**Requirement**
According to the forum thread below about the Common Voice dataset release, why was the planned December release moved to January 2022?

**Selected excerpt**
Accessing the extended version of a dataset

Hello, I’m doing a text-to-speech project using a Belarusian dataset.

I’ve noticed that there are 790 validated hours on the “languages” page, but there is only 275 validated hours version available for download.

Being able to choose data from aditional 500 hours will make an enormous difference in the quality of my model.

So can I somehow access this this extended corpus?

Thanks in advance! :slight_smile:

Hi @jhlfrfufyfn and welcome to the community :wave:

The next dataset release is expected to be released in early January. It will include all the new data that was contributed since July. So just one more month of patience and you will get it all :smile:

Have a nice weekend,
Michael

2 Likes

Hello,
I thought next release will be on the 15th of this month!
Regards,
Nart.

3 Likes

Hmm, there seems to be contradicting information.

In Weekly Update: 6th October 2021 - Next Dataset Release and Hacktoberfest @heyhillary said:

On https://github.com/common-voice/common-voice there’s this table:

Upcoming releases

Type Expected date More info
Platform code & sentences Dec 15, 2021 Release notes
Dataset Jan 2022 Dataset metadata

I don’t know what “sentences” in the first line refers to (maybe localizations), but the second line seems to be the dataset release.

I don’t know which is right :man_shrugging:

3 Likes

Well, that’s a pity, my project deadline is on the December 13th, i guess i’ll have to work with what i’ve got :slight_smile:
Thank you guys for info, have a nice weekend too!

2 Likes

Sentences reported via CV Speak/Validate for errors.
new reviewed Sentences via Sentence Collector.
Sentences from bulk submission(s).

Correcting the errors and packing the zip files also takes some time i guess.

2 Likes

Thanks for the clarification!

I understand there’s quite a lot of manual work involved. According to Hillary’s quote above, this work would be done between 10th and 15th, which feels like a pretty short time span to me. We will see…

2 Likes

I think the dates in github are more up to date, they are updated very recently. Also Hillary’s statement was tentative.

That would mean more campaign time for us :grinning:

3 Likes

Hey everyone,

Our planned dataset release in December has to be rescheduled for January 2022.

We are welcoming three new engineers to the Mozilla Foundation in January, who will be dedicated to Common Voice. Until we bring on these new team members, we don’t have the capacity to release the dataset.

We apologize for the inconvenience this has caused, but expect that 2022 will be an exciting year, with lots of improvements, and more frequent releases.

Thank you,

Hillary & EM

6 Likes

**Data extract**
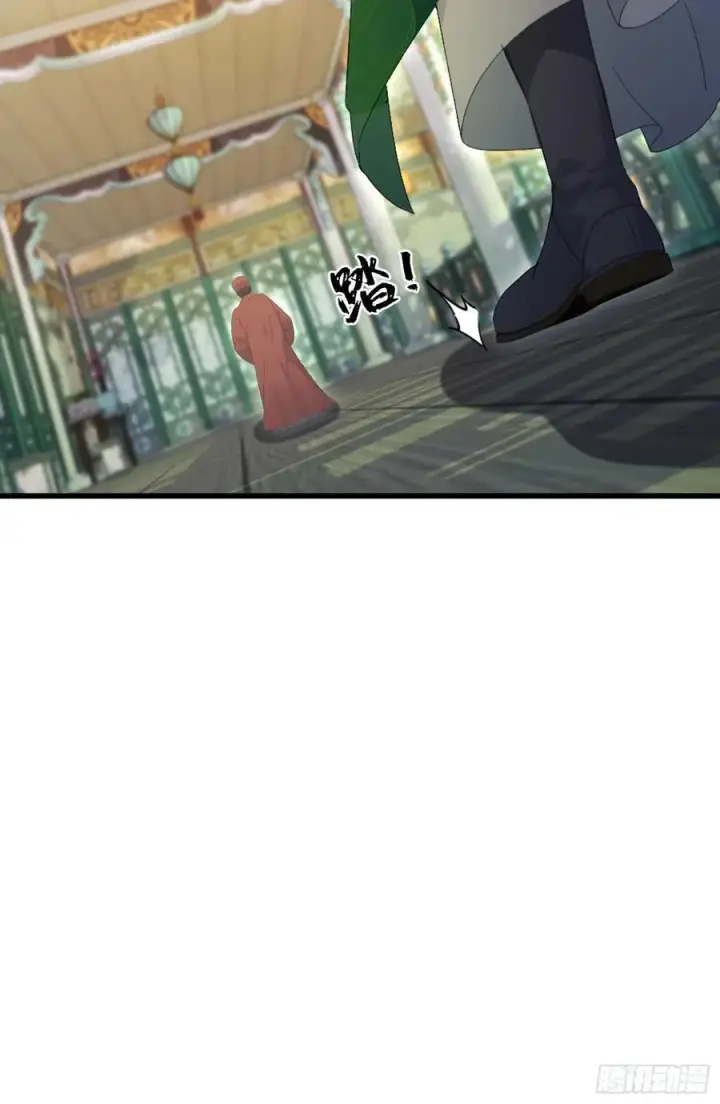 漫画《原来我早就无敌了》第154话 我敢画你就敢请？第6张图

**Solution**
The team lacked the capacity to release the dataset until three new engineers joined the Mozilla Foundation in January to work on Common Voice.